BEGIN Task material

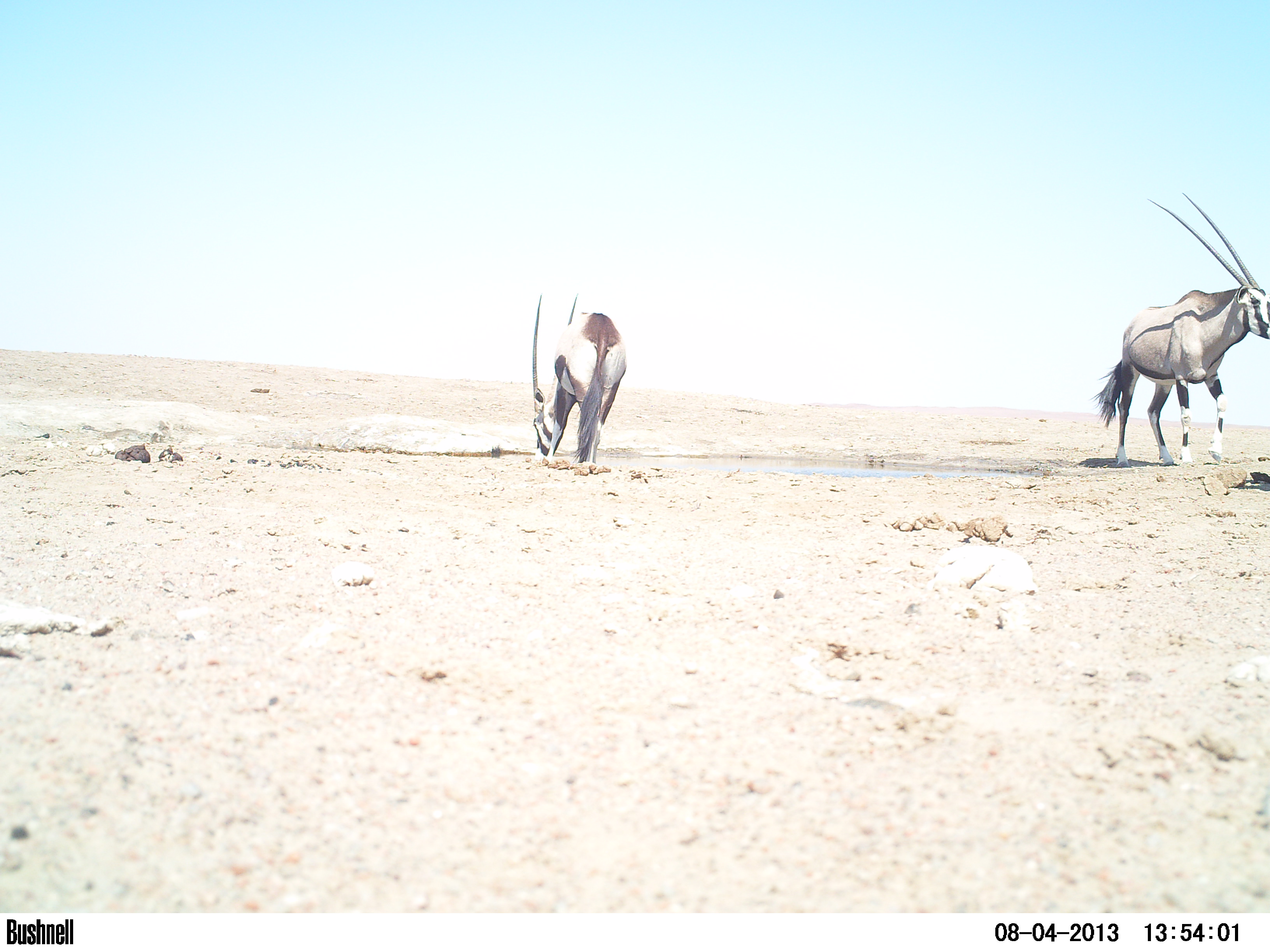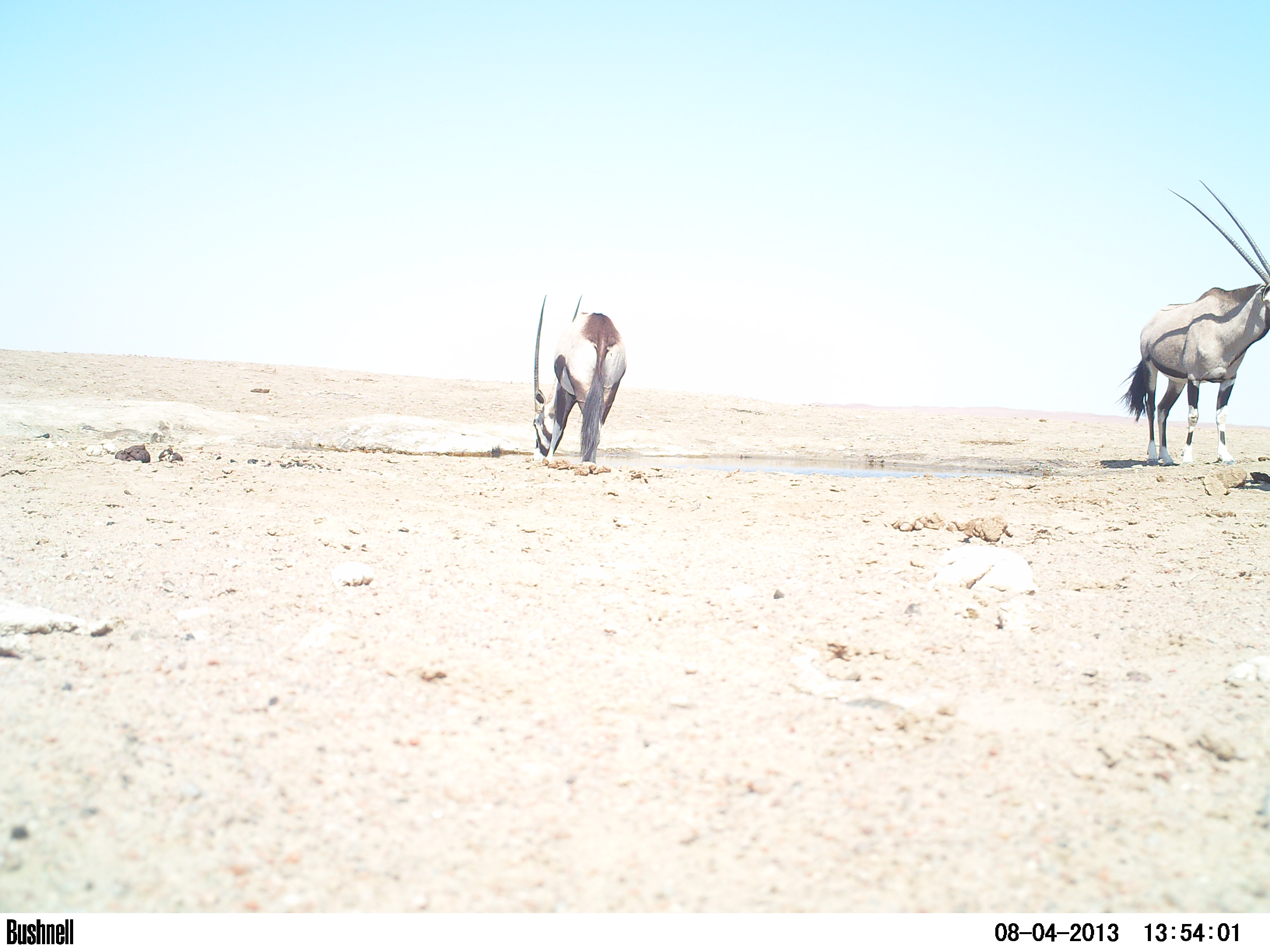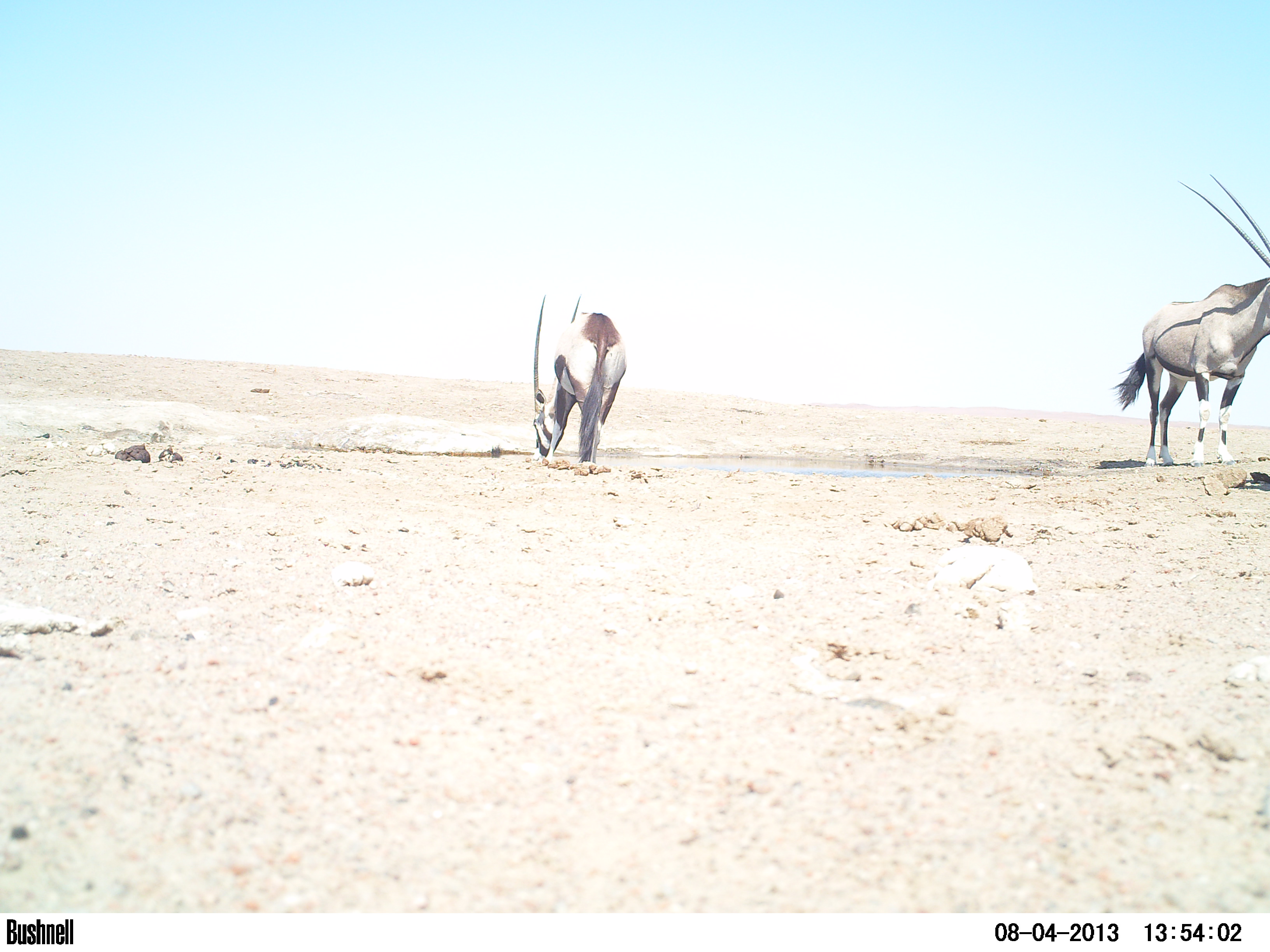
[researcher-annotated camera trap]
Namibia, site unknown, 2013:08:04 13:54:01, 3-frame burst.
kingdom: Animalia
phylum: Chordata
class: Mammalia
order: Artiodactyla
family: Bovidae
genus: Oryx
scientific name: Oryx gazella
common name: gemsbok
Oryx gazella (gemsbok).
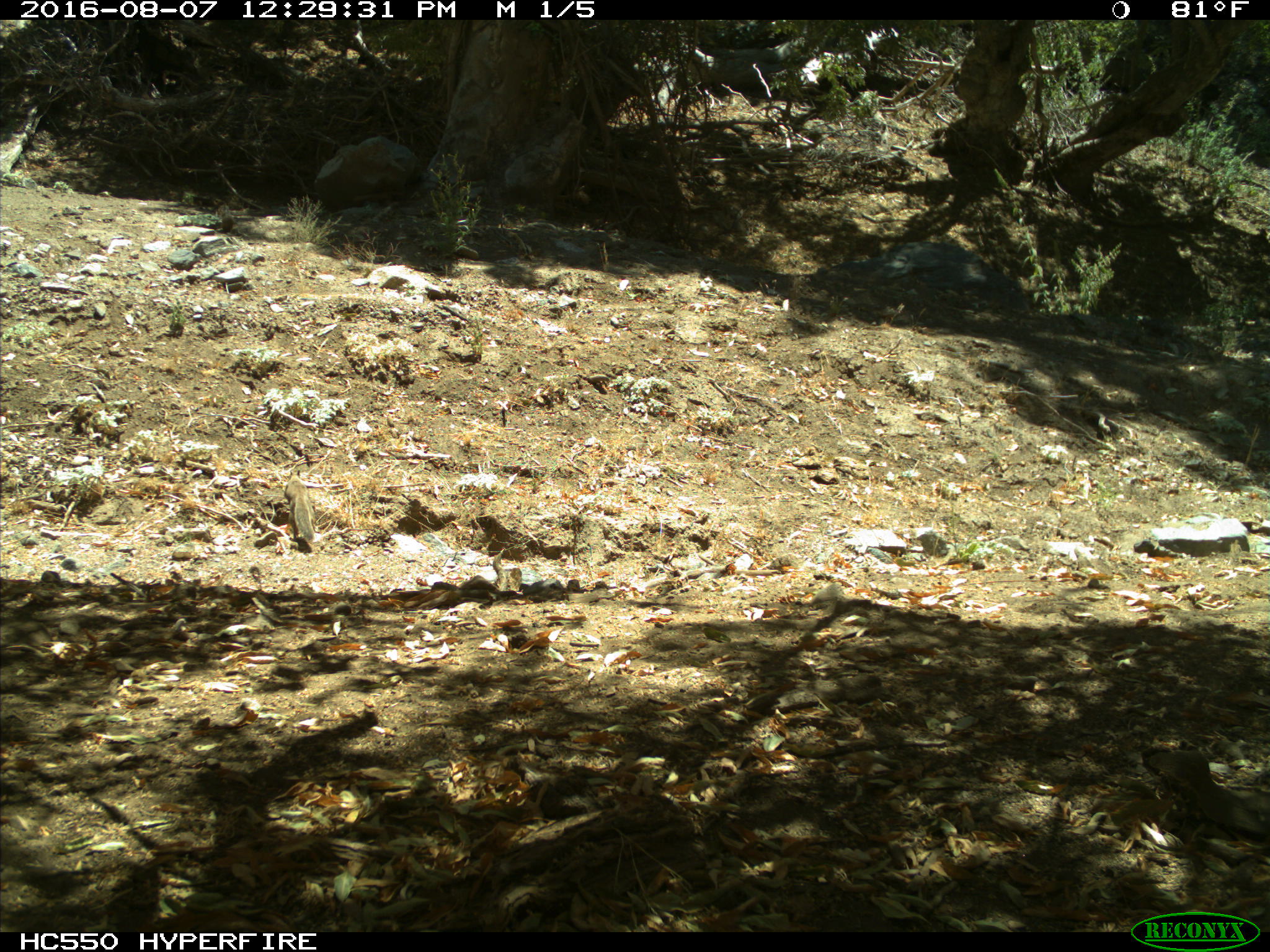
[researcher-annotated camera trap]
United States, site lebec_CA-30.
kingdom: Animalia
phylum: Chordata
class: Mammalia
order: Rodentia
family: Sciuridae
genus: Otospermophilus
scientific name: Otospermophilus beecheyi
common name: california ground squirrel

END Task material
BEGIN Task material

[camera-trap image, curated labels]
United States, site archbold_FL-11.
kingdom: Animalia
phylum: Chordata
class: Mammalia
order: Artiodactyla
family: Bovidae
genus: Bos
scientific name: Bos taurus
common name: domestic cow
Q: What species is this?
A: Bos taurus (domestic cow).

END Task material
BEGIN Task material

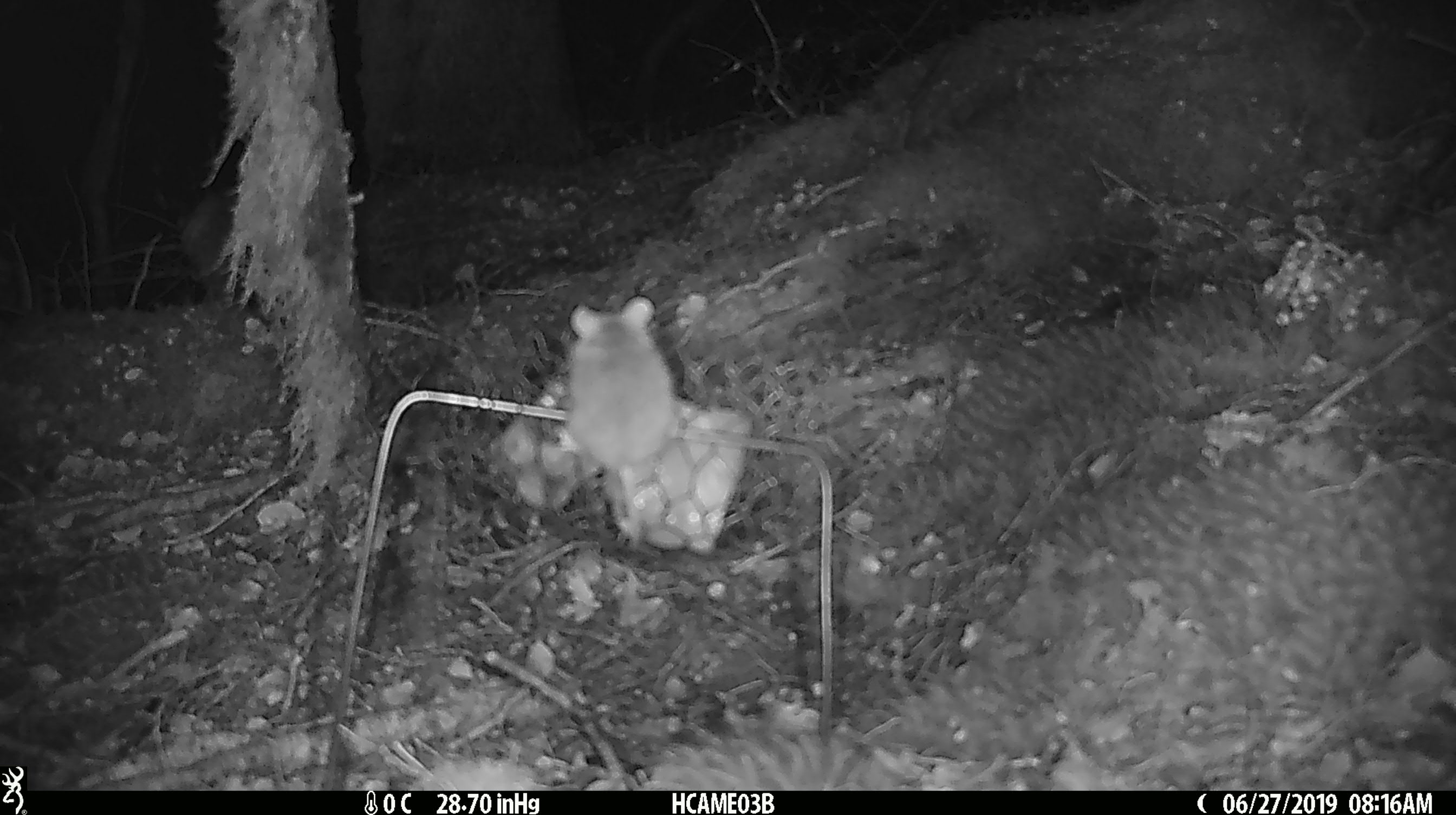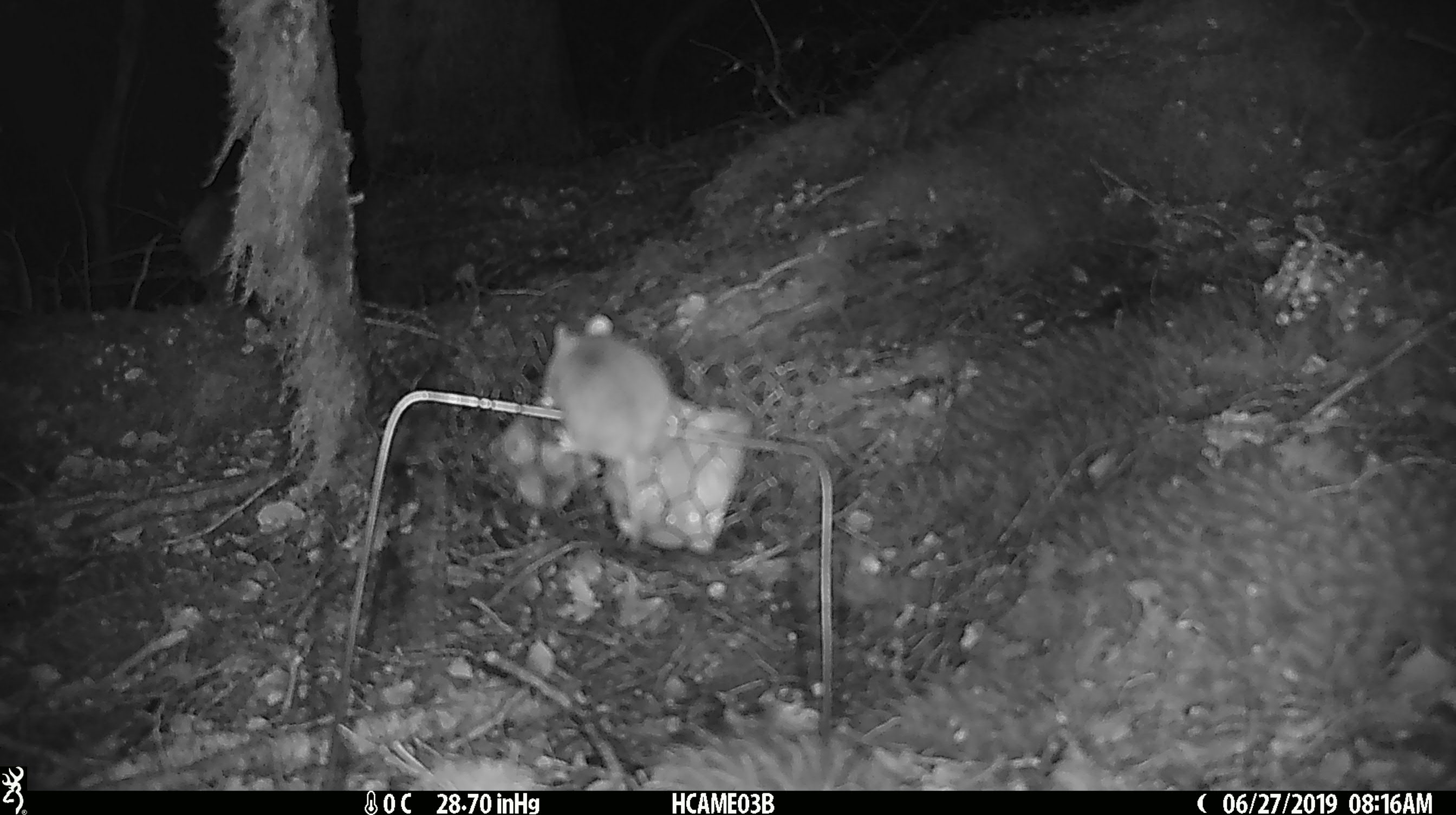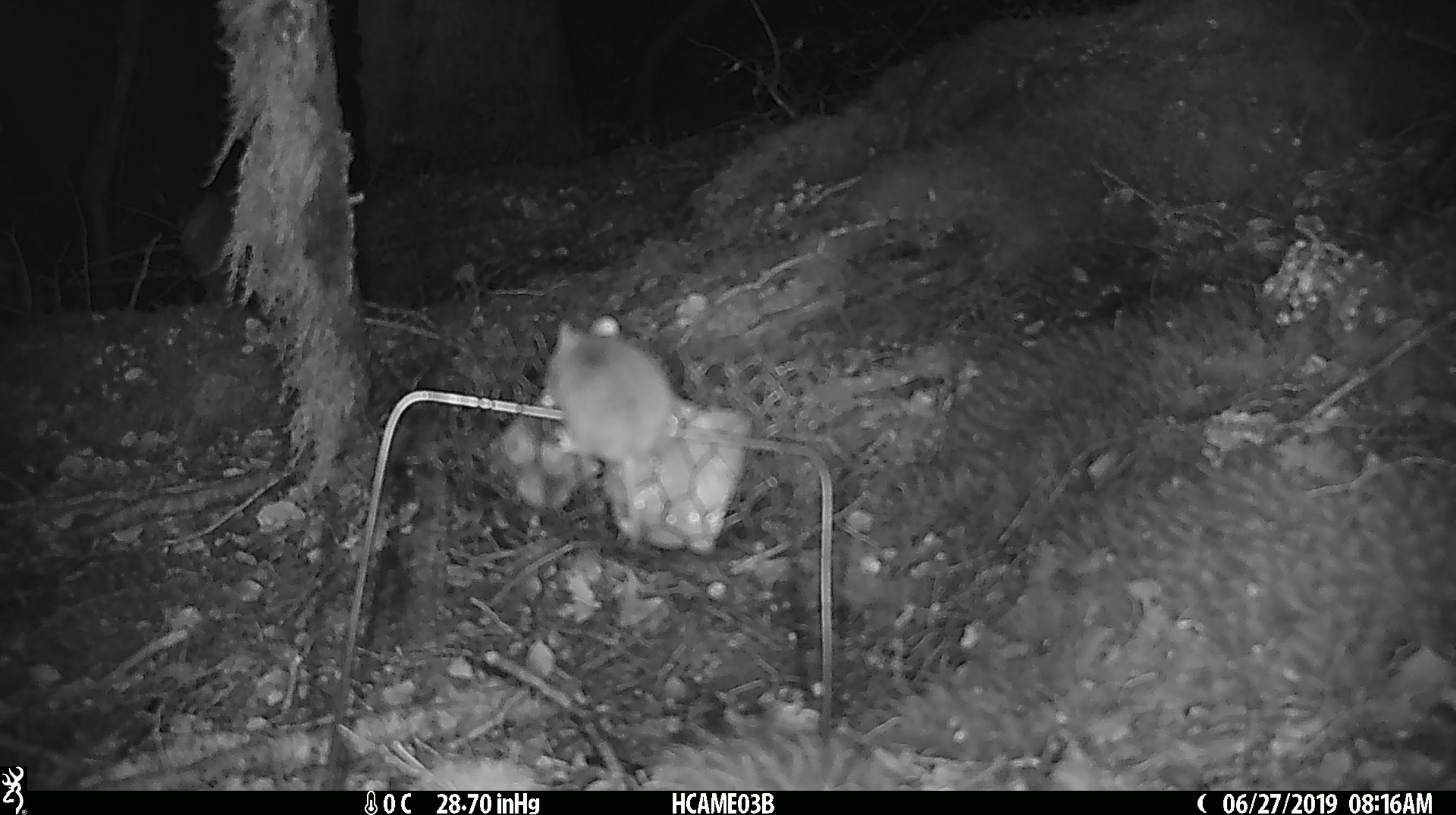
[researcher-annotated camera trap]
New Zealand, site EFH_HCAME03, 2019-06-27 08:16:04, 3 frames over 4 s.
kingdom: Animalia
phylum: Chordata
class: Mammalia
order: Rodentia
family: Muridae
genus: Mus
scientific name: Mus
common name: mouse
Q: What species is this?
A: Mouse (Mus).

END Task material

Wherever the word "site" occurs in the data above, copy the line it sits in.

# [Result of this exercise]
Namibia, site unknown, 2013:08:04 13:54:01, 3-frame burst.
United States, site lebec_CA-30.
United States, site archbold_FL-11.
New Zealand, site EFH_HCAME03, 2019-06-27 08:16:04, 3 frames over 4 s.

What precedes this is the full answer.